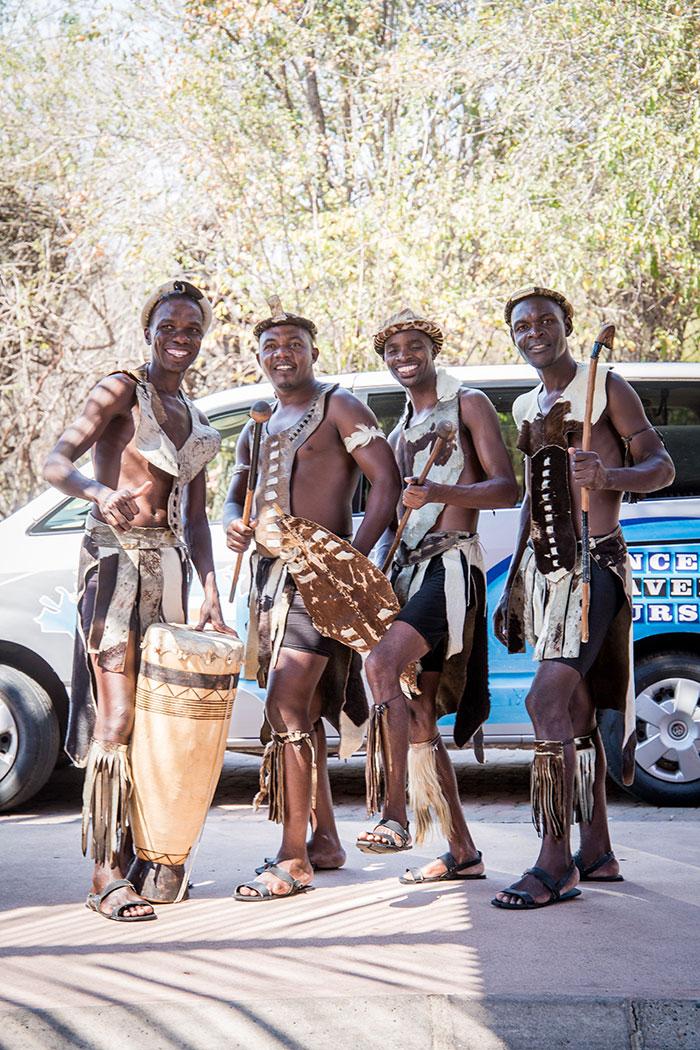 Afrikaner tanzen Musiker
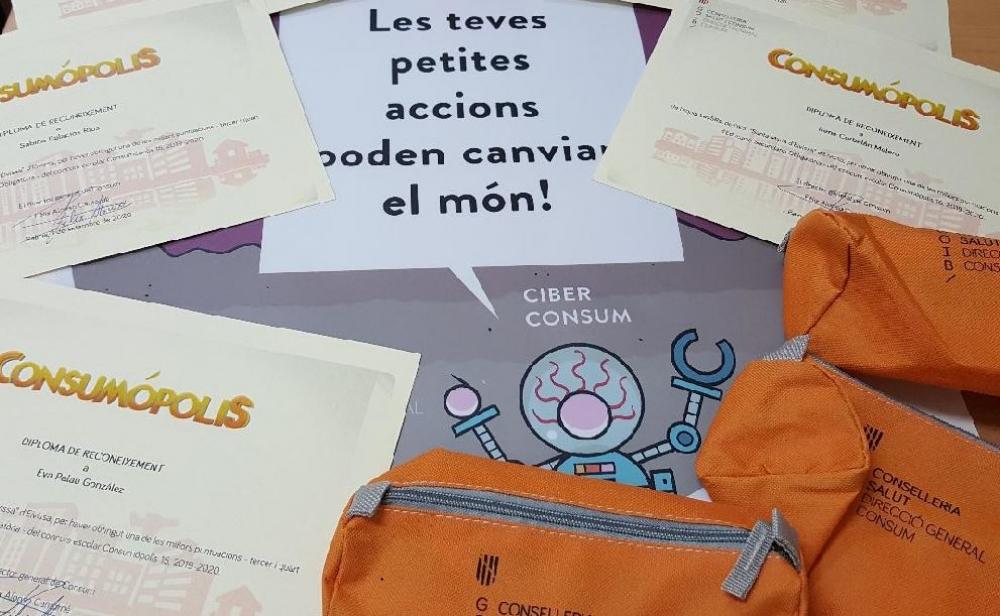 Ciber Consum, nuevo personaje de consumo responsable que ofrece consejos para poder combatir la COVID-19 en los colegios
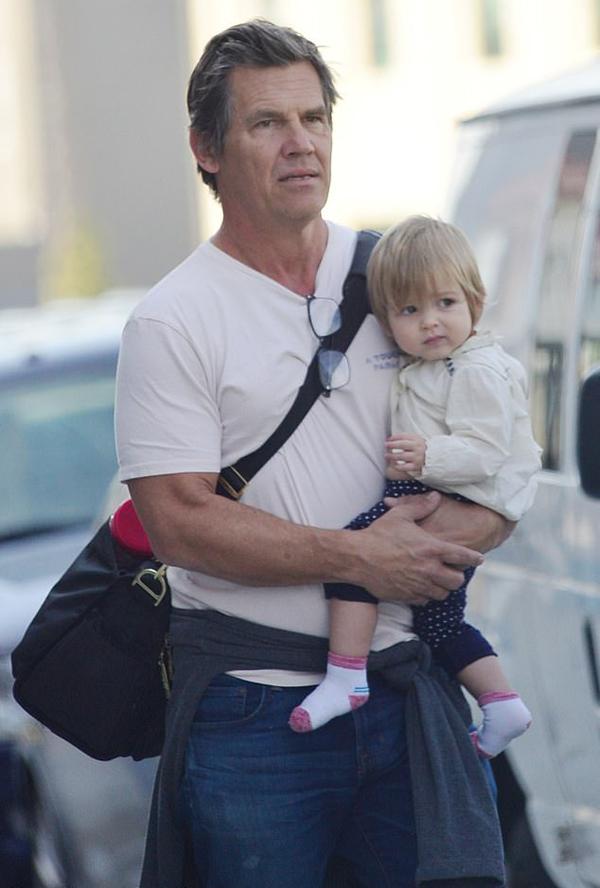 Josh Brolin đeo ba lô đựng đồ và bế công chúa nhỏ Westlyn Reign đi bộ tới lớp học.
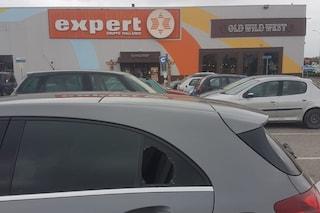 Raffica di furti nel parcheggio dell'Auchan di Giugliano, quattro automobili sfondate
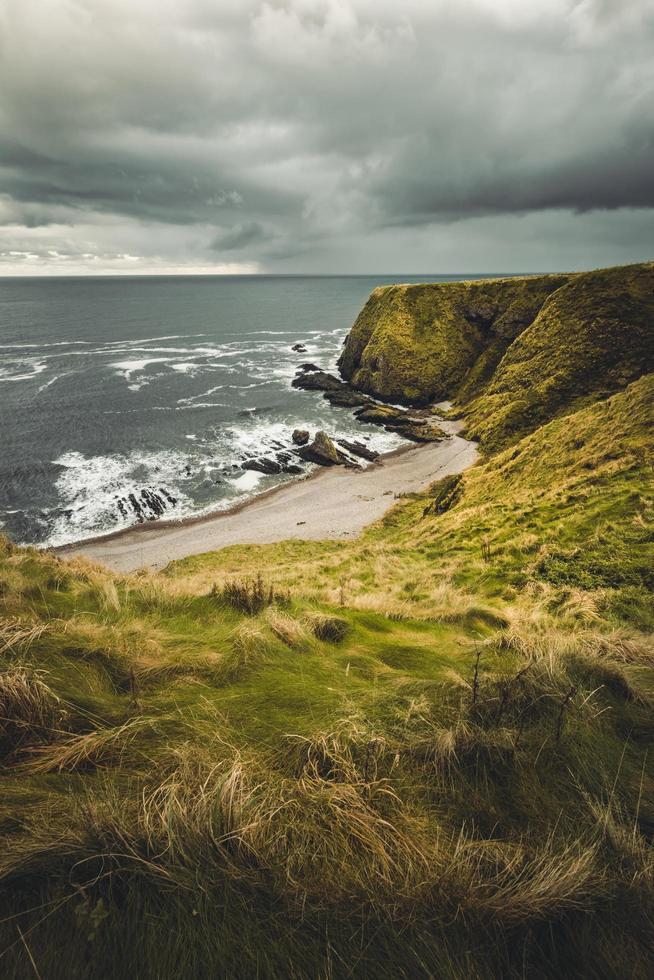 cordillera y orilla del mar durante el día. foto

○ ○ ○ ○ ○

WORK REQUIRED
Repeat the listing exactly, minus its pictures.

TASK ANSWER
 Afrikaner tanzen Musiker
 Ciber Consum, nuevo personaje de consumo responsable que ofrece consejos para poder combatir la COVID-19 en los colegios
 Josh Brolin đeo ba lô đựng đồ và bế công chúa nhỏ Westlyn Reign đi bộ tới lớp học.
 Raffica di furti nel parcheggio dell'Auchan di Giugliano, quattro automobili sfondate
 cordillera y orilla del mar durante el día. foto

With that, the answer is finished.